幸田vs知立東
幸田が7回、見事な一発、満塁本塁打で鮮やかに逆転
逆転満塁本塁打を打ち笑顔でホームインする幸田・志賀君
知立東はここまで3勝で県大会進出を決めている。それだけに、少し余裕を持った戦いは出来るであろうと思われた。
一方、幸田は1勝2敗と苦しい状況だ。そして、この試合でも中盤までリードを許していた。それでも、最大4点リードされていたものを徐々に詰めていっていた幸田。6回に8番荒木君のタイムリー打で2点差とした。
そして、7回には捕手からマウンドに上がった岡部君に対して、一死後綱島君が安打して二盗と暴投で二死三塁とする。三塁走者をやや意識したのか、岡部君は連続四球で満塁としてしまう。
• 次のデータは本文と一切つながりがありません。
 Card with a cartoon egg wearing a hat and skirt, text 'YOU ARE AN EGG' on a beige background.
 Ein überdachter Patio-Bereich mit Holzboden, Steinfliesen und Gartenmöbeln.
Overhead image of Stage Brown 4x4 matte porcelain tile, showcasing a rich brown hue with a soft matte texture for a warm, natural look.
ここで、知立東ベンチは満を持してエースナンバーを背負っている青山君を投入した。
ところが、その初球だった。6番志賀君は「一番のツボ」と言われているところへ入ってきたところを叩くと、打球はことのほか伸びてそのまま柵越となって逆転満塁本塁打。日比悠介監督は、「まあ、まぐれでしょうが、よく打ったと思います。あそこしか打てないかも知れませんが、そこで打ちましたからね」と、苦笑しつつも殊勲の快打を称えていた。志賀君自身としては、練習試合も通じて2本目の本塁打ということだが、今後へ向けても自信にはなっていったであろう。
幸田の戸田君は、この逆転で7~9回の終盤はしっかりとした投球で知立東打線を抑え込んだ。戸田君は体幹もしっかりしているなという印象で、投手としてのまとまりも悪くはなかった。
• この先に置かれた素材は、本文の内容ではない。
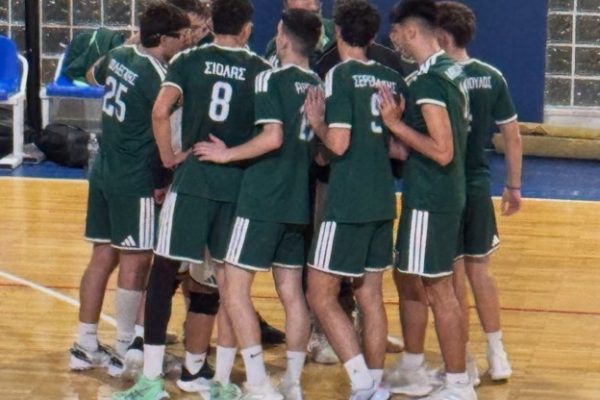 A group of male athletes in green uniforms huddles closely on an indoor court, arms around each other.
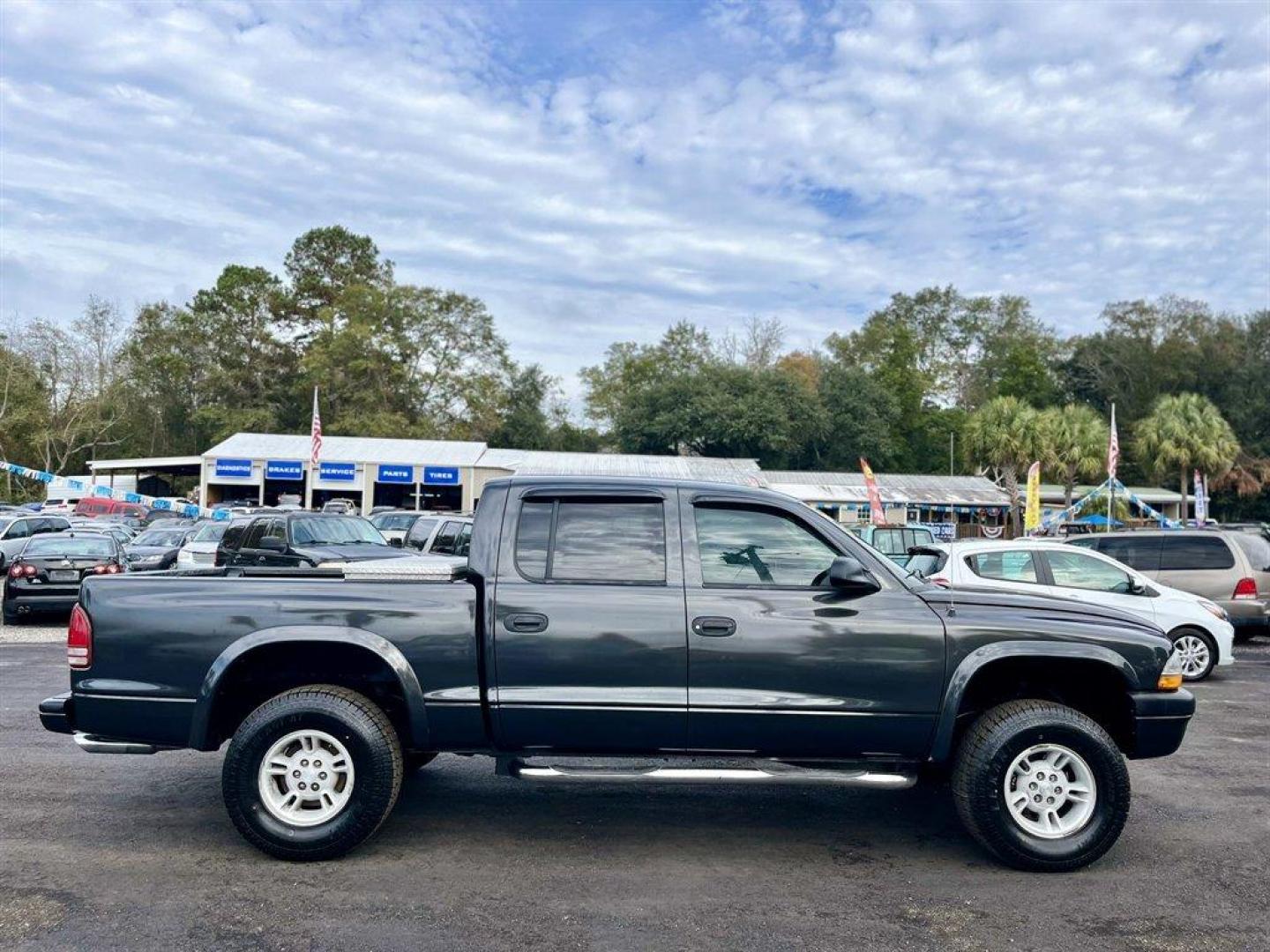 2002 Grey /Grey Dodge Dakota (1B7HG38N92S) with an 4.7l V8 MPI 4.7l engine, Automatic transmission, located at 745 East Steele Rd., West Columbia, SC, 29170, (803) 755-9148, 33.927212, -81.148483 - Special Internet Price! 2002 Dodge Dakota with AM/FM stereo, Cruise control, Manual air conditioning, Cloth interior, Front 40/20/40 split bench, Powered windows, Powered door locks, Plus more! - Photo#5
3回こそ、中軸に3連打されるなどして、冷静さを失い、7番三宅君にも2点タイムリー打を打たれるなどして4点を奪われたが、4回からは徐々に立て直していき踏ん張っていた。そして、その踏ん張りが、7回の志賀君の一発逆転に結びついていったと言っていいであろう。
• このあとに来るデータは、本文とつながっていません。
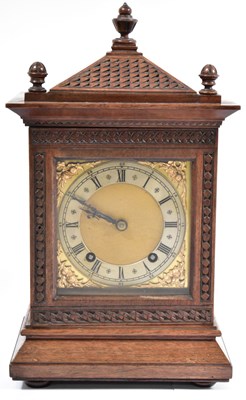 Lot 71 - An Edwardian carved oak eight-day mantel clock,...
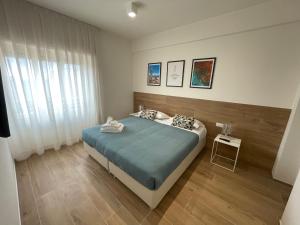 a bedroom with a bed with blue sheets and a window at Colombo 1935 - Apartments in Follonica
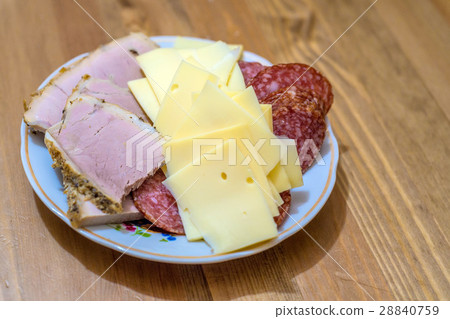 Variety of cheese and sausage 28840759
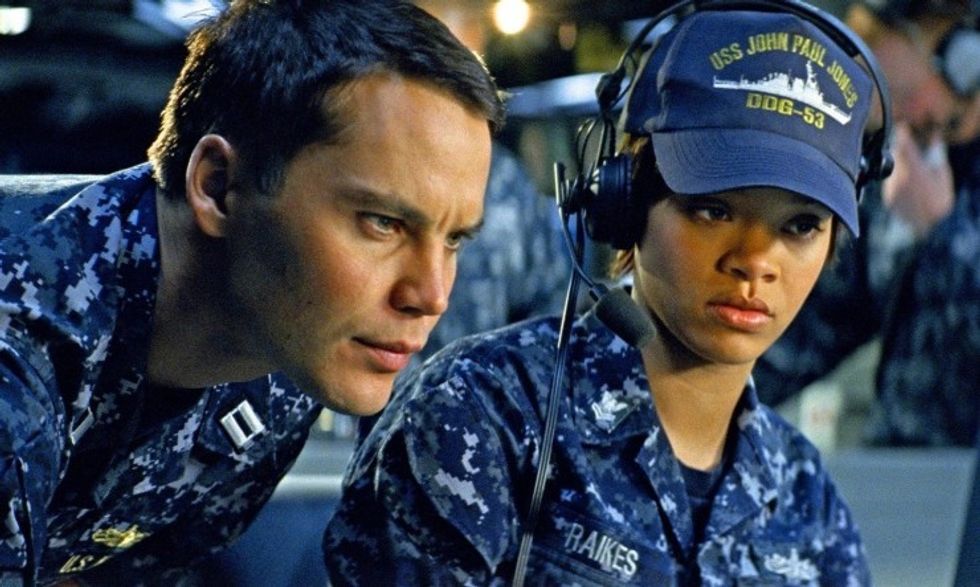 Two navy personal in uniform looking at a monitor, 'Battleship'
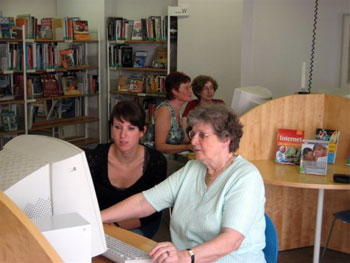 Eine Mitarbeiterin der Bibliothek hilft einer Seniorin am Computer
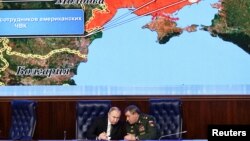 FILE - Russian President Vladimir Putin listens to Chief of the General Staff of Russian Armed Forces Valery Gerasimov during a meeting in Moscow, Russia, Dec. 21, 2021. A partial map of Ukraine with Russia-annexed Crimea is seen behind them.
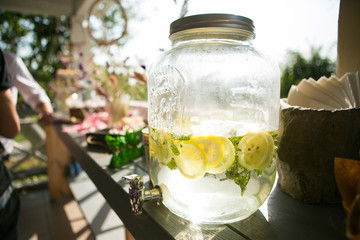 Bank of lemonade with sliced citrus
ベンチから、日比監督も、「諦めるな、一つずつ返していくぞ」としきりに声をかけていたが、それに選手たちも見事に応えたということになった。
昨年に続いて、今春も、3月は新型コロナの影響で、どのチームも十分な練習は詰めていない。愛知県のほとんどの公立校はこの一次予選前までには、練習試合として非常に厳しい状況だったという。
前日の土曜日の大雨もあって、試合としては、やれて14日の日曜日1日だけというところが多かったようだ。それだけに、こうしてリーグ戦で戦えるということは、選手たちにとっても非常に価値のある経験になっていると言えよう。
西三河地区は、どのチームでも、最低4試合は行うことが出来た。実戦経験という意味からも、この経験は大きいと言っていいであろう。ことに、この日の幸田のような勝ち方をしていけば、チームとしても「諦めなければ、何かあるぞ」ということの経験値としても大きいのではないだろうか。
こうして、高校野球は、多くの人の思いを育てながら発展していってほしいと願っている。